── Texte proposé ──
C'est peut-être la question la plus brûlante de la politique économique suisse: à quel point doit-elle renoncer à sa souveraineté pour obtenir l'accès au marché intérieur de l'Union européenne? Selon diverses sources, les négociations avec l'UE sur un nouveau paquet d'accords sont dans leur dernière ligne droite. L'un des éléments clés de l'accord sera que la Suisse devra reprendre le droit européen pour les cinq accords d'accès au marché en vigueur et trois nouveaux accords.
Mais les initiateurs de Kompass/Europa, une association alémanique qui se bat contre un rattachement institutionnel de la Suisse avec Bruxelles, s'y opposent. Alfred Gantner, son cofondateur, met en garde: «la reprise dynamique du droit visée est une boîte noire dangereuse. Les dommages, par exemple dus à la forte immigration, sont depuis longtemps plus importants que les avantages qui y sont liés.»
En parallèle, la «Handelszeitung», un hebdomadaire économique alémanique, a soumis les thèses principales de Alfred Gantner à une vérification des faits.
───
── Matériel ──
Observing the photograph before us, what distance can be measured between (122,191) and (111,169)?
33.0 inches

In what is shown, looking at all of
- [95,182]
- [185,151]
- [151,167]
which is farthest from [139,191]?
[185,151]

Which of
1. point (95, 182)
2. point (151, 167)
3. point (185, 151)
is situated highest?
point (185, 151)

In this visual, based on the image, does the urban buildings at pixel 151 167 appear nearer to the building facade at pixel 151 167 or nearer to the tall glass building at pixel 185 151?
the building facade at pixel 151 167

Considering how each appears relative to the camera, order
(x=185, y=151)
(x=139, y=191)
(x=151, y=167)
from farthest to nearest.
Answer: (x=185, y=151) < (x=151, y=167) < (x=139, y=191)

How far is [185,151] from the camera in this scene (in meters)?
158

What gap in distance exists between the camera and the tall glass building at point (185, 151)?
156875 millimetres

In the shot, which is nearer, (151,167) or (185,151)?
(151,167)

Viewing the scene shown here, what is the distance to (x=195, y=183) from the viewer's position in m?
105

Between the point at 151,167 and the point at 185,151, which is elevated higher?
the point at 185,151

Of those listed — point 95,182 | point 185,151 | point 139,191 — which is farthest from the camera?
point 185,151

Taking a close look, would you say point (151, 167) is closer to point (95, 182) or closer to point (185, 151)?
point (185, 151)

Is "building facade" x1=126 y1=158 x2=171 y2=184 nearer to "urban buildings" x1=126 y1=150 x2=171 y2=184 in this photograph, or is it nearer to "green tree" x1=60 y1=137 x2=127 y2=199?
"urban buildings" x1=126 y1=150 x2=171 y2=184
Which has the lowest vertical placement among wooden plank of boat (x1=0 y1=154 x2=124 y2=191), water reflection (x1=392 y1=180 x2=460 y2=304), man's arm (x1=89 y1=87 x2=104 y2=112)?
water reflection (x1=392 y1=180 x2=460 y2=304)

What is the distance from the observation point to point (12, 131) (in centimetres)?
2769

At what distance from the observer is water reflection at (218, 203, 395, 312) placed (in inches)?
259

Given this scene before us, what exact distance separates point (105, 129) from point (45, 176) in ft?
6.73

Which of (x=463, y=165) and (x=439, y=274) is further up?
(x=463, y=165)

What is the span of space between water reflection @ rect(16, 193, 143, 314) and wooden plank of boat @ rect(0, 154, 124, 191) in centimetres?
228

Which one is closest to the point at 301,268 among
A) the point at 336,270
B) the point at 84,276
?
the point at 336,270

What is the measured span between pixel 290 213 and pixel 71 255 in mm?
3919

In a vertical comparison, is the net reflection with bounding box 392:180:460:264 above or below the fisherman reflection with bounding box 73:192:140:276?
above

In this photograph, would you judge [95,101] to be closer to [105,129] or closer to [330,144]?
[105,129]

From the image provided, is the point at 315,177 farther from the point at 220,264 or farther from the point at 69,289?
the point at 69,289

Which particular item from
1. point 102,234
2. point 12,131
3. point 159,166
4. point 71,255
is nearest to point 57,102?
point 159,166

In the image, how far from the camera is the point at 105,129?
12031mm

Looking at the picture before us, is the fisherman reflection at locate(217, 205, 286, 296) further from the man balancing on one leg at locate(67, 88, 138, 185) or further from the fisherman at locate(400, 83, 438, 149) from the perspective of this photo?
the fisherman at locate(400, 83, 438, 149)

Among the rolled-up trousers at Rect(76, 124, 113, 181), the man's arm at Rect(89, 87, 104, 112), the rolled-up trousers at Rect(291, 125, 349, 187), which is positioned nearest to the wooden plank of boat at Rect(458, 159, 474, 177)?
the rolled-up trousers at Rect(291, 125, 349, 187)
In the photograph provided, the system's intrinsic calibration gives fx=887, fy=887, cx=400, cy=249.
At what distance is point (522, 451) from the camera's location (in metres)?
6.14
───
── Matériel ──
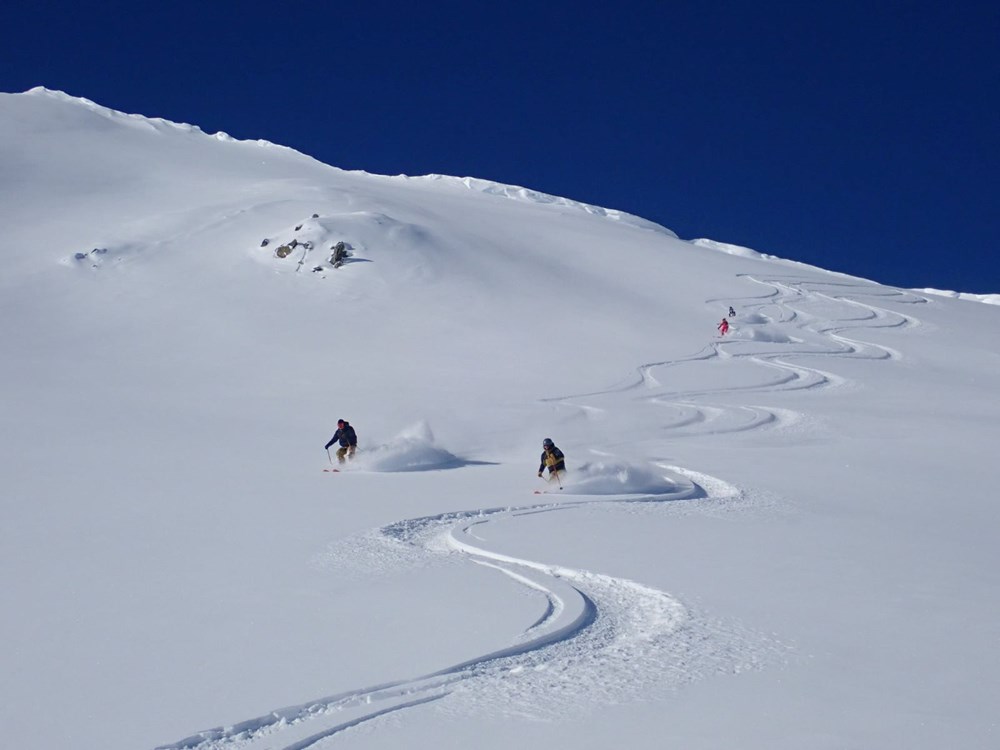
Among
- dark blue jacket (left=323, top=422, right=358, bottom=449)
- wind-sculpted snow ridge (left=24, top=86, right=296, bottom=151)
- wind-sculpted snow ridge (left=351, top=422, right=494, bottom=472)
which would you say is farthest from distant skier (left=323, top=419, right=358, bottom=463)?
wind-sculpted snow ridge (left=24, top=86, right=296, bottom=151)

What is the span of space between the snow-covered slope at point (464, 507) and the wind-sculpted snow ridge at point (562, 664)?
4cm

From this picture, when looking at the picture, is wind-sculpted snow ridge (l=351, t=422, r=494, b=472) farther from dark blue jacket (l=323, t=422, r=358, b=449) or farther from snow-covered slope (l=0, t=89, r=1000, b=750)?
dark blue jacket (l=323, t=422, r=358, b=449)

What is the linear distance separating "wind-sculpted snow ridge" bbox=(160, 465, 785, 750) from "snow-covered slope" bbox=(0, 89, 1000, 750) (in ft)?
───
§ **Exercices**:
[A] Répondez à ces questions sur le texte consacré aux négociations entre la Suisse et l'UE.
(i) Combien d'accords d'accès au marché en vigueur sont concernés par la reprise du droit européen ?
(ii) Qui est le cofondateur de Kompass/Europa ?
(iii) Quel type de publication est la «Handelszeitung» ?
[B] Dans le texte sur les négociations entre la Suisse et l'UE, remplacez «association» par «organisation», puis recopiez le passage qui va de «Mais les initiateurs» jusqu'à «vérification des faits.».

§ **Corrigés**:
[A]
(i) Cinq.
(ii) Alfred Gantner.
(iii) Un hebdomadaire économique alémanique.

[B]
Mais les initiateurs de Kompass/Europa, une organisation alémanique qui se bat contre un rattachement institutionnel de la Suisse avec Bruxelles, s'y opposent. Alfred Gantner, son cofondateur, met en garde: «la reprise dynamique du droit visée est une boîte noire dangereuse. Les dommages, par exemple dus à la forte immigration, sont depuis longtemps plus importants que les avantages qui y sont liés.»
En parallèle, la «Handelszeitung», un hebdomadaire économique alémanique, a soumis les thèses principales de Alfred Gantner à une vérification des faits.